On Nov 20, 2009, at 2:15 AM, Jay Foad wrote:
>> Please read and let me know your opinions!
>
> This definitely seems like an improvement on the current situation.
>
>> .---------.
>> | convoke |
>> `---------'
>> |
>> v
>> .-----------------------.
>> | |
>> v |
>> %normal .----------------+---------------.
>> | | ... |
>> v v v
>> select.1 = 1 select.2 = 2 select.n = n
>> | | |
>> `----------------+---------------'
>> |
>> v
>> .----------------------------------------.
>> | %sel = phi [%select.1, ..., %select.n] |
>> | %eh_ptr = llvm.eh.exception() |
>> | [cleanup code] |
>> | switch on %sel |
>> `----------------------------------------'
>> |
>> v
>> .--------------------.
>> | | ... |
>> v v v
>> %catch.1 %catch.2 %catch.n
>
> One thing I don't like about this (not that it's any worse than the
> current situation) is that the llvm.eh.exception() call is now quite a
> long way away from the landing pads.
>
> As I understand it, when you generate native code, at each landing pad
> the exception pointer appears magically in a well-known native
> register. Do you think there's a way to model this more closely in the
> LLVM IR? (You could just specify that the llvm.eh.exception call has
> to be at the start of a landing pad, but I think that is too prone to
> being broken by optimisation passes.)
>
Well, it's not entirely magical. :-) It gets the exception object by
calling __cxa_get_exception_ptr and __cxa_begin_catch (though both
calls can be combined into __cxa_begin_catch, which is what we do).

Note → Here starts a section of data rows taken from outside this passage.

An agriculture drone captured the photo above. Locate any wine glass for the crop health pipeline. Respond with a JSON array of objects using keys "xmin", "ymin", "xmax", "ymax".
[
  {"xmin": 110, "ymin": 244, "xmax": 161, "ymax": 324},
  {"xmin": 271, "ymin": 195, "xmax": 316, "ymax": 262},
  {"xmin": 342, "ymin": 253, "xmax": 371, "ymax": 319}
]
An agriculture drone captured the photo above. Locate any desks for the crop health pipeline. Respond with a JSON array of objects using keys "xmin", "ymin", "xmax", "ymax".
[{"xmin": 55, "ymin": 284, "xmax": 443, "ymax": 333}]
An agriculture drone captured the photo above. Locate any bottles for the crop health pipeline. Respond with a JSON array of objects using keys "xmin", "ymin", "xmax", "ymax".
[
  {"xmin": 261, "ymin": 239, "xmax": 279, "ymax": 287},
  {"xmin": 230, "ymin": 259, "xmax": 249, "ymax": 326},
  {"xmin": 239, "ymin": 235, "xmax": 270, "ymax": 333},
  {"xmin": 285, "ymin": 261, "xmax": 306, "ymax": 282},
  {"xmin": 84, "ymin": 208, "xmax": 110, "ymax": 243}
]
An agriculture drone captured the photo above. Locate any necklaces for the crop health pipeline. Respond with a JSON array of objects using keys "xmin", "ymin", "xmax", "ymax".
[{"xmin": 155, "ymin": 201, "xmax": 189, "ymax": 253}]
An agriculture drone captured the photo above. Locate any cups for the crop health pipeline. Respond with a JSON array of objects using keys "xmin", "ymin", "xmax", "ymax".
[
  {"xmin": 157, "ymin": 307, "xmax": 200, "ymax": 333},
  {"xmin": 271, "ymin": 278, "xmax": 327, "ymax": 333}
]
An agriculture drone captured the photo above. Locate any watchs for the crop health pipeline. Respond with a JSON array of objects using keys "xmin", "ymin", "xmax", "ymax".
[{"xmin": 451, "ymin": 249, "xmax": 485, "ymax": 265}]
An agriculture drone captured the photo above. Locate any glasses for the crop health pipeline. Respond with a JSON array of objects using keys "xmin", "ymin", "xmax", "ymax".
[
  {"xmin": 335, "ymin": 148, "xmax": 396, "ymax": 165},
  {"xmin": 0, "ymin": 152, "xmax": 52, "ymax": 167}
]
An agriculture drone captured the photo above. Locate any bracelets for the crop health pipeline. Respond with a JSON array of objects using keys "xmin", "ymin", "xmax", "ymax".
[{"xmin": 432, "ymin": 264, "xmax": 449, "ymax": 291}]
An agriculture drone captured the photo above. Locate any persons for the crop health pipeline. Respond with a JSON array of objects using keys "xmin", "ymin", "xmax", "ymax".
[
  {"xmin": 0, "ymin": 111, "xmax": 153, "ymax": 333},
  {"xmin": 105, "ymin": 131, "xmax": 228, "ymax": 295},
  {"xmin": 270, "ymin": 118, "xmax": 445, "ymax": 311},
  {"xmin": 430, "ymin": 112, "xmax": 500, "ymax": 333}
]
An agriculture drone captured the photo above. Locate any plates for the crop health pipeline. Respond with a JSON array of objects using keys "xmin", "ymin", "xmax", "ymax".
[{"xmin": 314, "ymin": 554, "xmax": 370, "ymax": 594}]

It's feasible to simply generate the llvm.eh.exception at the start of
the catch block code and have that convert into the call to
__cxa_begin_catch. My only concern is that we need to make sure that
all EH conventions work in a similar way.

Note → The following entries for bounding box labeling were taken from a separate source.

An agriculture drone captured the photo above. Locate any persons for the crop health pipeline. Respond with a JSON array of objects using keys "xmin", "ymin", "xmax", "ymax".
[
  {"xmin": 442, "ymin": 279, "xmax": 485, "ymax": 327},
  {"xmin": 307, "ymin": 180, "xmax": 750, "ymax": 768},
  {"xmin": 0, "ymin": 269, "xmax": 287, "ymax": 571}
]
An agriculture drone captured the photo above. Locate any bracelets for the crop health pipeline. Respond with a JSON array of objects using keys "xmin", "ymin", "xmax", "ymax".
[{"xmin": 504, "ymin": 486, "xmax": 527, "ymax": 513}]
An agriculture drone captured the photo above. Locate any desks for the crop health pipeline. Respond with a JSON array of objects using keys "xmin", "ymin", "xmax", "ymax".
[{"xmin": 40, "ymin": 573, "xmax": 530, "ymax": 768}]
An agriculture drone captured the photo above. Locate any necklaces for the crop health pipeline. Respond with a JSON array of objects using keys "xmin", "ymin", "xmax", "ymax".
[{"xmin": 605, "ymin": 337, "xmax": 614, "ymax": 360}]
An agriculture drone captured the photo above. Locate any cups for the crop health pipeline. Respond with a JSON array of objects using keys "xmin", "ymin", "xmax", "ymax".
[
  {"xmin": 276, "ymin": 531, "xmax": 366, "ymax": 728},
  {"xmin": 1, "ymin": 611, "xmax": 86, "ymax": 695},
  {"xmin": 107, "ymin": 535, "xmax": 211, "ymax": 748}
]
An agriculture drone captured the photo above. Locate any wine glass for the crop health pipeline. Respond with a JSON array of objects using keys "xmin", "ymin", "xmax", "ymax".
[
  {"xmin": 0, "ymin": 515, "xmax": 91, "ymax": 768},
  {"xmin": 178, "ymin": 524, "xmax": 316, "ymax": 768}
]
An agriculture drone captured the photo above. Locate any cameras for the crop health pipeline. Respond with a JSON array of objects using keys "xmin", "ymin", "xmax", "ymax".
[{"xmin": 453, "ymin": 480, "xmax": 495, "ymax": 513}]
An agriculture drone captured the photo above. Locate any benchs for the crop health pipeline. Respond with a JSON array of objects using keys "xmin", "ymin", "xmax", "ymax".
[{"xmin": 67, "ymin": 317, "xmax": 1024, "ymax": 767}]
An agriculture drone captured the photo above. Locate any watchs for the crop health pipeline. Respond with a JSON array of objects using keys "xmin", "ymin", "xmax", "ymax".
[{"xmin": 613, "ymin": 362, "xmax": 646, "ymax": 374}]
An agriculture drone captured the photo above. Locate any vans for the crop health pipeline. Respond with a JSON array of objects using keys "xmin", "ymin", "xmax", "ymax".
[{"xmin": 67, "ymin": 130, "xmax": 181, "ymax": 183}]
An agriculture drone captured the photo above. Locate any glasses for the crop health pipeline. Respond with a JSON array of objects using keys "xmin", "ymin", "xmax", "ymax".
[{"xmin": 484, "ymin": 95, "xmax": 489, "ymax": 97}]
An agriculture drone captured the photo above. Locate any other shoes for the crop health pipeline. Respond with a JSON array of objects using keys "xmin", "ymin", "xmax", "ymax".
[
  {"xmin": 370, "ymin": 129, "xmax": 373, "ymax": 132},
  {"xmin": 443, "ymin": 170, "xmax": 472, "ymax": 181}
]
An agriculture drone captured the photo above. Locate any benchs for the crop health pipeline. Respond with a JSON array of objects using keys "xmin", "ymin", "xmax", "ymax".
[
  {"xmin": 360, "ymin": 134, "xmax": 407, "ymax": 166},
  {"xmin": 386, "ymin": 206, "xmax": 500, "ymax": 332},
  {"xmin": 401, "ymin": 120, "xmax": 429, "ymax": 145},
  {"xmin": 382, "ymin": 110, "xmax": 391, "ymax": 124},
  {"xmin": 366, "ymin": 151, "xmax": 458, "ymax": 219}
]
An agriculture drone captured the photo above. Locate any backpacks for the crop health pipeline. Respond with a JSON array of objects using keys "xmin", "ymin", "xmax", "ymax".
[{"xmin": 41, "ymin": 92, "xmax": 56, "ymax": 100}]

> To illustrate why I don't like having the llvm.eh.exception() call
> dissociated from the landing pads, what is the *exact* definition of
> llvm.eh.exception:
>
> - Does there have to be a one-to-one correspondence between convokes
> and llvm.eh.exception calls?
> - Does llvm.eh.exception have to be dominated by landing pads?
> - Does it just return the exception pointer from the *most recent*
> landing pad that execution flowed through?
>
> etc.
>
> Maybe (this has just occurred to me) the llvm.eh.exception call could
> explicitly refer to a convoke, which must dominate it?
>
Well, be warned that there can be multiple convokes which jump to the
same landing pads. So there cannot be a one-to-one correspondence
between them. However, an llvm.eh.exception should be dominated by at
least one convoke. The only other problem I can see is if code
branches into a catch block. It's gross, but could happen. In that
case, the llvm.eh.exception should *not* be executed, because it's
metadata constructed by the compiler, not user code. It would have to
be peeled out into its own basic block in such instances.